YORUM: Türkiye’deki anayasa çalışmalarına da bu açıdan bakmalıyız! Esat diyor ki o bölücü anayasa ortada dururken, Irak asla gün yüzü görmez! Türk milleti olarak anayasa konusunda özellikle uyanık olmalıyız! Ve bu arada bir hakkı sahibine teslim etmeliyiz. Milli Merkez bu konuda çok iyi bir mücadele sergiledi. Ama emperyalizmin pusuda beklediğini unutmayalım!

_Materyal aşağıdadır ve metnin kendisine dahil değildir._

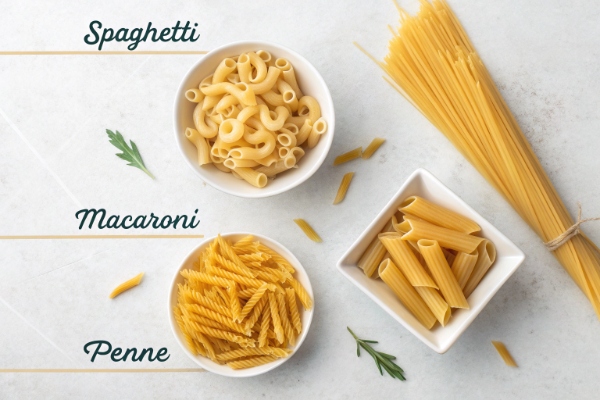 Spaghetti

Macaroni

Penne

Ropörtaj çok uzun! Yazdıklarımdan daha da önemli hususlar var. Esat röportajın bir yerinde, “ABD hava taarruzları başladıktan sonra IŞİD’in Irak ve Suriye’de daha fazla alan kontrol ettiğini” ileri sürüyor! Ülkemizdeki hemen hemen bütün liderlerin ve aynı zamanda ABD ve AB yanlısı Cumhuriyetçilerin Esat’ı niçin çekemediğini daha iyi anladım. Esat kendini her konuda çok iyi yetiştirmiş, uluslararası dengelerin ve kendi gücünün sınırlarının farkında olan, felsefe ve jeopolitik bilen, zeki ve derinliği olan bir lider. Üstelik çok da cesur! O’nun yanına bile yaklaşamayanlar, karalayarak, klişe laflarla ayakta kalmaya, kendi yetersizliklerini gizlemeye çalışıyorlar.